I am programming in French and, because of that, I need to use accented characters. I can output them by using #include <locale> and setlocale(LC_ALL, ""), but there seems to be a problem when I read accented characters. Here is simple example I made to show the problem :

#include <locale>
#include <iostream>

using namespace std;

const string SymbolsAllowed = "+-*/%";

int main()
{
    setlocale(LC_ALL, "");    // makes accents printable

    // Traduction : Please write a string with accented characters
    // 'é' is shown correctly :
    cout << "Veuillez écrire du texte accentué : ";

    string accentedString;
    getline(cin, accentedString);

    // Accented char are not shown correctly :
    cout << "Accented string written : " << accentedString << endl;

    for (unsigned int i = 0; i < accentedString.length(); ++i)
    {
        char currentChar = accentedString.at(i);

        // The program crashes while testing if currentChar is alphanumeric.
        // (error image below) :
        if (!isalnum(currentChar) && !strchr(SymbolsAllowed.c_str(), currentChar))
        {
            cout << endl << "Character not allowed : " << currentChar << endl;
            system("pause");
            return 1;
        }
    }

    cout << endl << "No unauthorized characters were written." << endl;

    system("pause");
    return 0;
}

Here is an output example before the program crashes :

Veuillez écrire du texte accentué : éèàìù
Accented string written : ʾS.?—

I noticed the debugger from Visual Studio shows that I have written something different than what it outputs :

[0] -126 '‚'    char
[1] -118 'Š'    char
[2] -123 '…'    char
[3] -115 ''     char
[4] -105 '—'    char

The error shown seems to tell that only characters between -1 and 255 can be used but, according to the ASCII table the value of the accented characters I used in the example above do not exceed this limit.
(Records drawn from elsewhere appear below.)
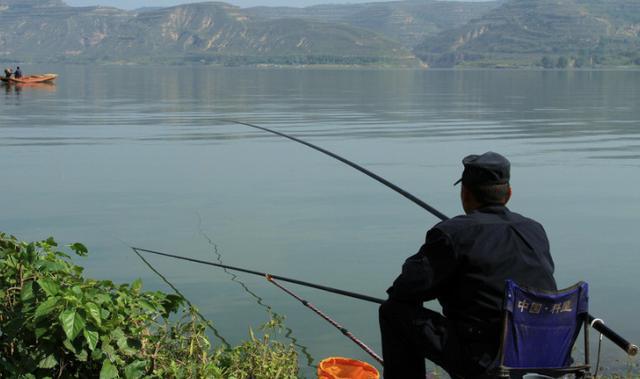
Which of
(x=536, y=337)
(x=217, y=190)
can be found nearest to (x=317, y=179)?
(x=217, y=190)

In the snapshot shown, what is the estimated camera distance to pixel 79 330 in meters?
4.99

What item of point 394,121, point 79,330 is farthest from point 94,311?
point 394,121

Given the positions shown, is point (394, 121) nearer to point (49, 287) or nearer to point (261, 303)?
point (261, 303)

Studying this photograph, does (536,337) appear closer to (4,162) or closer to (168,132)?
(4,162)

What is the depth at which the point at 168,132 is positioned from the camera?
1337 inches

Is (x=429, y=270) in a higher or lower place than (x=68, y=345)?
higher

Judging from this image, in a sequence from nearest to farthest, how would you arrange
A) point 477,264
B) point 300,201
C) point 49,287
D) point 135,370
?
1. point 477,264
2. point 49,287
3. point 135,370
4. point 300,201

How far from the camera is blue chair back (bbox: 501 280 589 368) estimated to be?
4254 millimetres

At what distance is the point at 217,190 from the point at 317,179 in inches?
109

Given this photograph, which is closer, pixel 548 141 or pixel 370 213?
pixel 370 213

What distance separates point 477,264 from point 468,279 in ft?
0.32

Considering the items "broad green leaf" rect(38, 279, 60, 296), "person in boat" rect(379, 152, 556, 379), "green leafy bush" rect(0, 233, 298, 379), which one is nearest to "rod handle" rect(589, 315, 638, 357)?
"person in boat" rect(379, 152, 556, 379)

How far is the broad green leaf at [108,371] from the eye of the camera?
17.2 ft

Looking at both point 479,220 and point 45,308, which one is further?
point 45,308
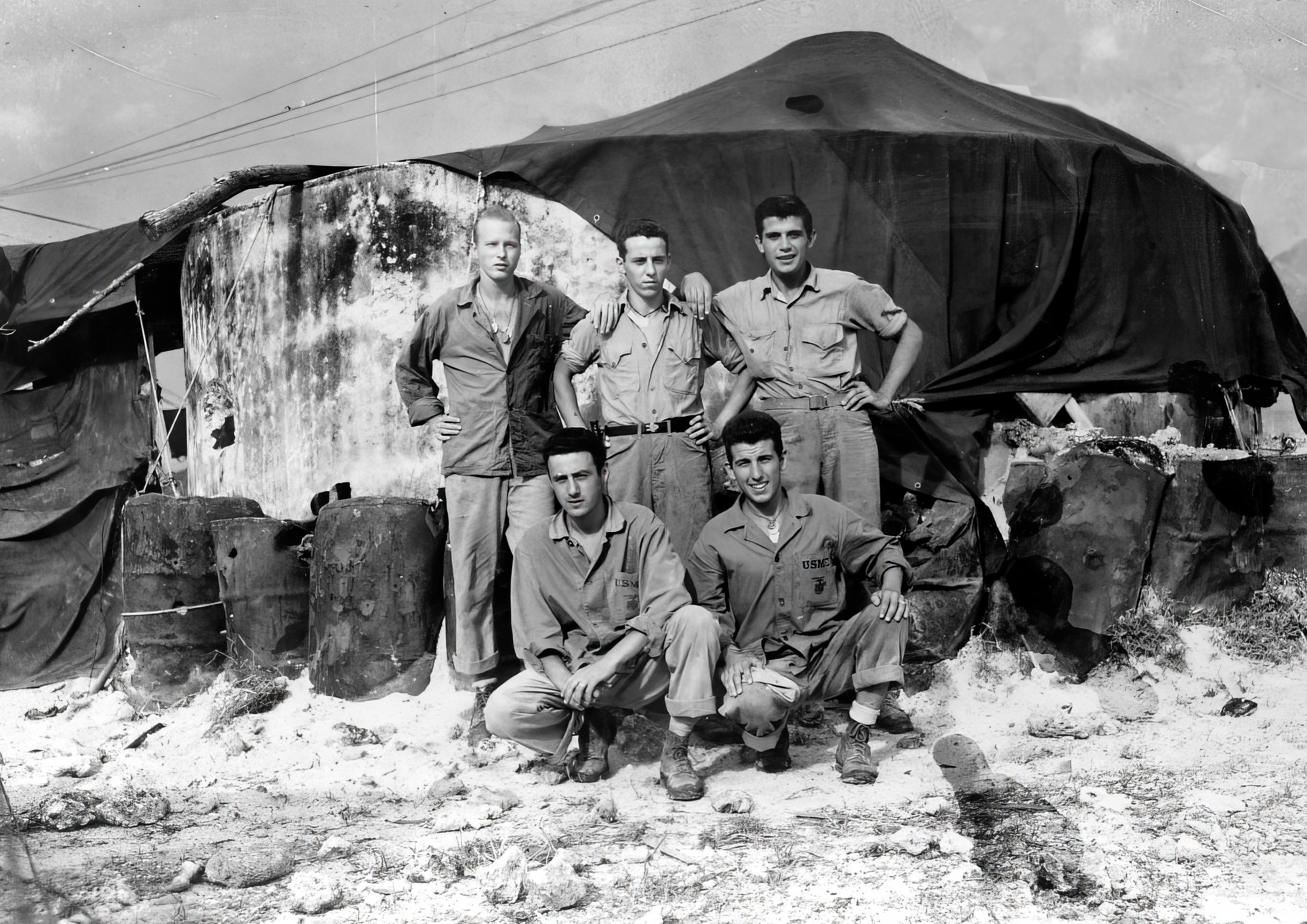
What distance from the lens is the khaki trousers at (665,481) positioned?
428cm

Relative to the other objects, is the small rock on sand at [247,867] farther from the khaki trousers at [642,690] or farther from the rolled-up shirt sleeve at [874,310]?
the rolled-up shirt sleeve at [874,310]

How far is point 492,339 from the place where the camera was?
14.9 ft

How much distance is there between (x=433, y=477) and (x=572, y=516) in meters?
2.47

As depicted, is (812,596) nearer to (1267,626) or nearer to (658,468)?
(658,468)

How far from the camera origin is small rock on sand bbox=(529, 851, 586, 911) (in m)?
2.82

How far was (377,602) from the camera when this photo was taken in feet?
16.3

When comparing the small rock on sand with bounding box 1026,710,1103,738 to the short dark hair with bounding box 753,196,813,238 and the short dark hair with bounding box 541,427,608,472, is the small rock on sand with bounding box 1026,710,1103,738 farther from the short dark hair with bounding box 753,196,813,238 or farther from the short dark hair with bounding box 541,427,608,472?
the short dark hair with bounding box 753,196,813,238

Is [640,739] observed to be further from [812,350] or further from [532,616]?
[812,350]

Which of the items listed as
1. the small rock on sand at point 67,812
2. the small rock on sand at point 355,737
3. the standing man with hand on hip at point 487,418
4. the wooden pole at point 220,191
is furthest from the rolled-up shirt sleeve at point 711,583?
the wooden pole at point 220,191

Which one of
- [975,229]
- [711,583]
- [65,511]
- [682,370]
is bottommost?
[711,583]

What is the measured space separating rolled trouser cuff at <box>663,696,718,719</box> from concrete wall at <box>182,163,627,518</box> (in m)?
2.81

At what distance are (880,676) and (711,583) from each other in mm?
618

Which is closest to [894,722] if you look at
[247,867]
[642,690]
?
[642,690]

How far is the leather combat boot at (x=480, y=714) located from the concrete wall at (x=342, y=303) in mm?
1746
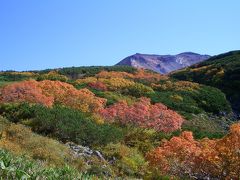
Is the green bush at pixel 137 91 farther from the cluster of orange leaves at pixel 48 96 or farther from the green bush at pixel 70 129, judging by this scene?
the green bush at pixel 70 129

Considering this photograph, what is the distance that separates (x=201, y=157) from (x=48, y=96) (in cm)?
1414

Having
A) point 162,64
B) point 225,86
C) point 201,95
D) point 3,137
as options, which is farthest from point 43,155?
point 162,64

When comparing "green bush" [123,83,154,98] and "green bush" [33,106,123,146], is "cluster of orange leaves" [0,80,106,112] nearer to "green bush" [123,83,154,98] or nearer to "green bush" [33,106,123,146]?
"green bush" [33,106,123,146]

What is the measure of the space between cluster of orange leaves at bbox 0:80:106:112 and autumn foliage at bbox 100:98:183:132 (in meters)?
1.01

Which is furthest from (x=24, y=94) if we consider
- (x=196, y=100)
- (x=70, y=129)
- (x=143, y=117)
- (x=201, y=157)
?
(x=196, y=100)

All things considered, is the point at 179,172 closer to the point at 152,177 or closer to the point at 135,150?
the point at 152,177

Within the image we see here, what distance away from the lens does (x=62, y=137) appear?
2003cm

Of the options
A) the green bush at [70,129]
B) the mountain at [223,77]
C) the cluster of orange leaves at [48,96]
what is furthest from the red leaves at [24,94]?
the mountain at [223,77]

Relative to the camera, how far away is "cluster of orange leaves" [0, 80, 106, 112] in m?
26.0

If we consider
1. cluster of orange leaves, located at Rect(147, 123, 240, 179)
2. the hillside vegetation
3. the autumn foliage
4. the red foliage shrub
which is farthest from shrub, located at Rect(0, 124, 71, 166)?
the red foliage shrub

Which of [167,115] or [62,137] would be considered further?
[167,115]

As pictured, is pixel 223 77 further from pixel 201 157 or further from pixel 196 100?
pixel 201 157

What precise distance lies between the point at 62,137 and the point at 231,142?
322 inches

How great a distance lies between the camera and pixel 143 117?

Here is a picture of the error dialog that pops up : Error message: Expression: c >= -1 && c <= 255

Can someone please tell me what I am doing wrong or give me a solution for this? Thank you in advance. :)


Solution

    1. char is a signed type on your system (indeed, on many systems) so its range of values is -128 to 127. Characters whose codes are between 128 and 255 look like negative numbers if they are stored in a char, and that is actually what your debugger is telling you:

      [0] -126 '‚'    char
      

      That's -126, not 126. In other words, 130 or 0x8C.

    2. isalnum and friends take an int as an argument, which (as the error message indicates) is constrained to the values EOF (-1 on your system) and the range 0-255. -126 is not in this range. Hence the error. You could cast to unsigned char, or (probably better, if it works on Windows), use the two-argument std::isalnum in <locale>

    3. For reasons which totally escape me, Windows seems to be providing console input in CP-437 but processing output in CP-1252. The high half of those two code pages is completely different. So when you type é, it gets sent to your program as 130 (0xC2) from CP-437, but when you send that same character back to the console, it gets printed according to CP-1252 as an (low) open single quote (which looks a lot like a comma, but isn't). So that's not going to work. You need to get input and output to be on the same code page.

    4. I don't know a lot about Windows, but you can probably find some useful information in the MS docs. That page includes links to Windows-specific functions which set the input and output code pages.

    5. Intriguingly, the accented characters in the source code of your program appear to be CP-1252, since they print correctly. If you decide to move away from code page 1252 -- for example, by adopting Unicode -- you'll have to fix your source code as well.